Job Description
Are you ready to define the next era of artificial intelligence? Nexus Horizon Technologies is seeking a visionary Senior AI Engineer to join our elite '2026' initiative. We are building the foundational models that will power enterprise solutions for the next decade. If you thrive in a fast-paced, innovative environment and want to push the boundaries of what's possible with Generative AI and Large Language Models (LLMs), this is your opportunity.
Why Join Us?
- Work on groundbreaking projects that will shape the future of technology.
- Competitive compensation package with equity options.
- Top-tier benefits and flexible remote-first culture.

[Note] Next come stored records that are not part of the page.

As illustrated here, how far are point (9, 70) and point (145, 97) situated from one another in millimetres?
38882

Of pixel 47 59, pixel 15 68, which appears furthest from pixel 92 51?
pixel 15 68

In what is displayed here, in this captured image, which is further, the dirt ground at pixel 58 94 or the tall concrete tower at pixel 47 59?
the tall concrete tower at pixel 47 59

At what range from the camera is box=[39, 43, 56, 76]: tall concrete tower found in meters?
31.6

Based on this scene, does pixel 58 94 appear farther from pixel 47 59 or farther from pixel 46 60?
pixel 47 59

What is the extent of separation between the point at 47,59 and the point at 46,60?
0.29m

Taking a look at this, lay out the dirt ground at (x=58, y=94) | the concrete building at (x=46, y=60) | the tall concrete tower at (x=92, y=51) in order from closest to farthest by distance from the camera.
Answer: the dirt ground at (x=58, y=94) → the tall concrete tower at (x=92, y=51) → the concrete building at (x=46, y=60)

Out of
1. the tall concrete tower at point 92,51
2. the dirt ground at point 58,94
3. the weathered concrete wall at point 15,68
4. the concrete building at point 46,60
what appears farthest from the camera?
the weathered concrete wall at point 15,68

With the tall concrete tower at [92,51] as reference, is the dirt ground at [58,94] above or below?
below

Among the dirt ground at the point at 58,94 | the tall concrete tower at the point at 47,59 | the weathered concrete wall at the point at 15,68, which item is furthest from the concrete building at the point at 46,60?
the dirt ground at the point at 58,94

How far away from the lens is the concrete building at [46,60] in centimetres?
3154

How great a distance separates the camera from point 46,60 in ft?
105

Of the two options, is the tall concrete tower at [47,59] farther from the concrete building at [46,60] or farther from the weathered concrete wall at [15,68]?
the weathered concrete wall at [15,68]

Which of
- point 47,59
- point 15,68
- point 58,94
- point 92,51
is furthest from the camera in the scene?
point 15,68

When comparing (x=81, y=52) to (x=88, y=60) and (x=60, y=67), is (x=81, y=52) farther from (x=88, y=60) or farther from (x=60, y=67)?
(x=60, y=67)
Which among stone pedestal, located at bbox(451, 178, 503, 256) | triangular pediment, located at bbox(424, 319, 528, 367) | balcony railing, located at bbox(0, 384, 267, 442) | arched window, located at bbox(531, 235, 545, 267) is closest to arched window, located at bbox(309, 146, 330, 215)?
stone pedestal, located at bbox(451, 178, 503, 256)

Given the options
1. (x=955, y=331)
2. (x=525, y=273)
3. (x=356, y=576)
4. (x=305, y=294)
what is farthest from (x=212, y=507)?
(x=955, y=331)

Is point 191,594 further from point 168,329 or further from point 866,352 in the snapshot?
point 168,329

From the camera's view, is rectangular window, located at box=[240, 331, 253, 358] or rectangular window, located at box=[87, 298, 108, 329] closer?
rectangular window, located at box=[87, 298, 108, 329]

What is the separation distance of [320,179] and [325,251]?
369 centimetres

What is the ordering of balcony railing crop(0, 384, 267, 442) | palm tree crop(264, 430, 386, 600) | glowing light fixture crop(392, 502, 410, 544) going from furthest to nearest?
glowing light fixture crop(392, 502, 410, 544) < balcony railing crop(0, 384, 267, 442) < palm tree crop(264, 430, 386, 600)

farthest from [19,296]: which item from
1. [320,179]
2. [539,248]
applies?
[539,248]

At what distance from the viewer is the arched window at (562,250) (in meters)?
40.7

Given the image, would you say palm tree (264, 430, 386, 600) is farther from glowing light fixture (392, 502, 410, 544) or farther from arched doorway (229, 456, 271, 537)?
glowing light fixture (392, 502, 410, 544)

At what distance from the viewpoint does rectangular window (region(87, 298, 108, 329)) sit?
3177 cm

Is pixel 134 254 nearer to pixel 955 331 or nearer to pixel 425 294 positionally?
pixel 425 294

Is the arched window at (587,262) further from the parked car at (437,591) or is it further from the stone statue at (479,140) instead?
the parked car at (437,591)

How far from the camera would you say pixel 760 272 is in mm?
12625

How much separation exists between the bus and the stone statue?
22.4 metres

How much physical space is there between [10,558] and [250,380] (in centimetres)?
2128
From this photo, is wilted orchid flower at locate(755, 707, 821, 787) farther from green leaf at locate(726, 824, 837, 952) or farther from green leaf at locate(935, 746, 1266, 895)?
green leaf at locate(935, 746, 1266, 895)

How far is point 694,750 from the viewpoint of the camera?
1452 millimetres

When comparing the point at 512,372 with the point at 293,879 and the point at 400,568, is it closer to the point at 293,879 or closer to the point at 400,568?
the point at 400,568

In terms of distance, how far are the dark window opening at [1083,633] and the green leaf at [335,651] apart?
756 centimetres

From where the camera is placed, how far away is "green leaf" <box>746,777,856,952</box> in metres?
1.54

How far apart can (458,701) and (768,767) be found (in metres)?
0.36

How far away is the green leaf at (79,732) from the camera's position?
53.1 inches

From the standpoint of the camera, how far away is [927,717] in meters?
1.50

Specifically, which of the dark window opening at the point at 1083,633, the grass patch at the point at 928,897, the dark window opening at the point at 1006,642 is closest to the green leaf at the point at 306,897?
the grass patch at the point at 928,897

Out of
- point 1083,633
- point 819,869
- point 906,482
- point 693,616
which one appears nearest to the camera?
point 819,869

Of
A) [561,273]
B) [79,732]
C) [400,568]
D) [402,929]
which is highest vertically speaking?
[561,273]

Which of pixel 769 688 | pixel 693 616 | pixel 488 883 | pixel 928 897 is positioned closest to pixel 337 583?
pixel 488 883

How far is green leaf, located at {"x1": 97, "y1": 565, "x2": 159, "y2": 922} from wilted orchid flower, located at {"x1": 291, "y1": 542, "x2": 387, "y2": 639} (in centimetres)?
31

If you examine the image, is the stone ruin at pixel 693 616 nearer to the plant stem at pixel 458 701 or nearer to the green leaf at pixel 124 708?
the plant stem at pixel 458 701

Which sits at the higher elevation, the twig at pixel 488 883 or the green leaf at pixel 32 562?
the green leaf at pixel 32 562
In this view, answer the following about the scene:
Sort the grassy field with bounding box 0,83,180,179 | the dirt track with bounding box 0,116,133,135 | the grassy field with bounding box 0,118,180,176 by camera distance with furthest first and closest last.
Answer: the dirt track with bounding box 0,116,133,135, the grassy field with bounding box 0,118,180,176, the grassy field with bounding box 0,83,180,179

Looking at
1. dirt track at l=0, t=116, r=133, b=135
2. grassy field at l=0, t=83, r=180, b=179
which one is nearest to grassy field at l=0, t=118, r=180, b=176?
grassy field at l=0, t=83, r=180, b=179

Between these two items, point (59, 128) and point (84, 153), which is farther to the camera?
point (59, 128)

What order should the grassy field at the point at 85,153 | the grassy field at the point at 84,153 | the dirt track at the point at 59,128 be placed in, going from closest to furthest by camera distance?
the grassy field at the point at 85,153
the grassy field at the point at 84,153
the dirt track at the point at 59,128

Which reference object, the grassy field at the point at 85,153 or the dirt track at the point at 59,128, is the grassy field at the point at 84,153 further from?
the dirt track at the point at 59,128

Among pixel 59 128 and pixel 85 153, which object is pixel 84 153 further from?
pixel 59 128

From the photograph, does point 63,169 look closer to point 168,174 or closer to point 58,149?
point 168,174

- Access to state-of-the-art compute resources and research libraries.
Role Overview:
You will be responsible for designing, training, and deploying scalable AI models. You will work closely with cross-functional teams of data scientists, engineers, and product managers to deliver high-impact solutions that solve complex real-world problems.
Responsibilities
- Model Development: Design and implement state-of-the-art machine learning and deep learning algorithms to drive product innovation.
- Optimization: Optimize model inference latency and accuracy for production environments, ensuring scalability and efficiency.
- Research: Stay ahead of the curve by researching emerging AI trends and methodologies, specifically focusing on the roadmap towards 2026.
- Collaboration: Partner with engineering and product teams to integrate AI models into seamless user experiences.
- Mentorship: Mentor junior engineers and data scientists, fostering a culture of continuous learning and technical excellence.
- Deployment: Manage the full ML lifecycle, from data ingestion to model serving and monitoring.
Qualifications
- Education: Masterβs or PhD in Computer Science, Artificial Intelligence, or a related technical field.
- Experience: 5+ years of professional experience in machine learning or AI engineering.
- Core Skills: Proficiency in Python, PyTorch, TensorFlow, or JAX.
- Domain Knowledge: Strong understanding of Natural Language Processing (NLP), Computer Vision, or Reinforcement Learning.
- Tools: Experience with cloud platforms (AWS, GCP, or Azure) and MLOps tools (Kubernetes, MLflow, Docker).
- Communication: Excellent ability to communicate complex technical concepts to non-technical stakeholders.